Perwakilan Bobotoh Tobias Ginanjar mengatakan hingga pukul 20.00 WIB belum ada titik temu antara Bobotoh dan manajemen. Menurutnya, perjuangan ini bukan hanya dilakukan Bobotoh dari Bandung tapi juga dari luar Bandung.

"Ada poin-poin yang belum disepakati. Hari ini kebetulan yang datang diutamakan dari luar kota dulu. Tadi banyak perwakilan dari Karawang, Bekasi, Jabodetabek dan seterusnya," kata Tobias

Sebelumnya, Bobotoh datang ke Sulanjana sekitar pukul 15.00 WIB. Mereka menyalakan flare hingga membakar ban sambil menyatakan tuntutannya. Arus lalu lintas pun sempat dialihkan karena Bobotoh bertahan di pinggir jalan.
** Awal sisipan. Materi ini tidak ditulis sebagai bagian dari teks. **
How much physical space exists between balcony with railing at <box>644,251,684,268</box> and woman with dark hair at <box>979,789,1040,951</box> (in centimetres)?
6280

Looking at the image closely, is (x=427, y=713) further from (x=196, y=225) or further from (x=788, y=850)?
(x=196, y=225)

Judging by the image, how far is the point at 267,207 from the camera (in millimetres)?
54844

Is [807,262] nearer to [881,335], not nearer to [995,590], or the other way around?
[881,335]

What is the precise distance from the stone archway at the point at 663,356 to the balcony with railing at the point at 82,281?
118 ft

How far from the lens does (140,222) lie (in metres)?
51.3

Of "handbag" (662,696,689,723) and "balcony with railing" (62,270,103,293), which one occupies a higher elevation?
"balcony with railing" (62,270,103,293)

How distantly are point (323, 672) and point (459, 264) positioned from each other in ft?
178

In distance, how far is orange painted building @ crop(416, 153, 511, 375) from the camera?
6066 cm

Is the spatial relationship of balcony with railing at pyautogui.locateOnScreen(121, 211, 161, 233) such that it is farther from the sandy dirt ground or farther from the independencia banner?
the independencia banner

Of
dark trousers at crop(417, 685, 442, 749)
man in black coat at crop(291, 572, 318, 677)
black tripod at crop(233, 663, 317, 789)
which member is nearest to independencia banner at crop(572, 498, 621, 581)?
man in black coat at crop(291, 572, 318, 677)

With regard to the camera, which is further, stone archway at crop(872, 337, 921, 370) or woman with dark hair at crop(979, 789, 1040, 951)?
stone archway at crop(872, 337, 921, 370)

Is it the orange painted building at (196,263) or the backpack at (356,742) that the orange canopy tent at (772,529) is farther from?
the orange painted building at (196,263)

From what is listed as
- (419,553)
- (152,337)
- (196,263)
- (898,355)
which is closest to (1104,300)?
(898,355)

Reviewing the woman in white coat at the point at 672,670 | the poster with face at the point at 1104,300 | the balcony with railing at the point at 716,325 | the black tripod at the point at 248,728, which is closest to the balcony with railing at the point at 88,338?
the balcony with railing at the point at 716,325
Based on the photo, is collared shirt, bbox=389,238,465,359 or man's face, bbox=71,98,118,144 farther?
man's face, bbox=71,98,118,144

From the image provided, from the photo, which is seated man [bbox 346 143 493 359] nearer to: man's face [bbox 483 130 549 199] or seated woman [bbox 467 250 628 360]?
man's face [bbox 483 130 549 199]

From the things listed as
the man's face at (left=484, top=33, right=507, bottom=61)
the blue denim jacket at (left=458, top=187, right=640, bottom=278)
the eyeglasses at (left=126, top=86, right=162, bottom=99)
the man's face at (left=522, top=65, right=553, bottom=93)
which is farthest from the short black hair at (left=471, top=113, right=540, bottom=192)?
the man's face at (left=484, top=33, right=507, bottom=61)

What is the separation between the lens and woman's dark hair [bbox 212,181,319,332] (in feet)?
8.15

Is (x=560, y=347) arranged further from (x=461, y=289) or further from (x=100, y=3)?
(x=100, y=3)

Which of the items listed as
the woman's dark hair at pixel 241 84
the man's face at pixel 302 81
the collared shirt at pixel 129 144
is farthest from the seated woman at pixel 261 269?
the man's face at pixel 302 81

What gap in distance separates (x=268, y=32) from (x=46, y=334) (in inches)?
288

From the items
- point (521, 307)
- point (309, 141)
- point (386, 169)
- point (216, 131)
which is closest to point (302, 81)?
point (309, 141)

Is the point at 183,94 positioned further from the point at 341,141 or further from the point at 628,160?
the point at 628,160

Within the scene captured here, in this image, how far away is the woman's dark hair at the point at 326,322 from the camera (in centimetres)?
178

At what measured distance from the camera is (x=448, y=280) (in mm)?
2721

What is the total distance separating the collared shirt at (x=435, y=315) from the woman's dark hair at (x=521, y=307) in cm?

"Kenapa kita masih bertahan disini karena kita ga ada respon dari manajemen. Para bobotoh menuntut manajemen untuk menemui dan datang langsung terkait petisi tersebut. Jadi kami masih bertahan dan menunggu disini," kata Tobias.

"Kita tetap bertahan di sini sampai ada manajemen ke sini. Alhamdulillah dari pihak keamanan memfasilitasi juga berkoordinasi dengan manajemen agar manajemen datang kesini," pungkas Tobias.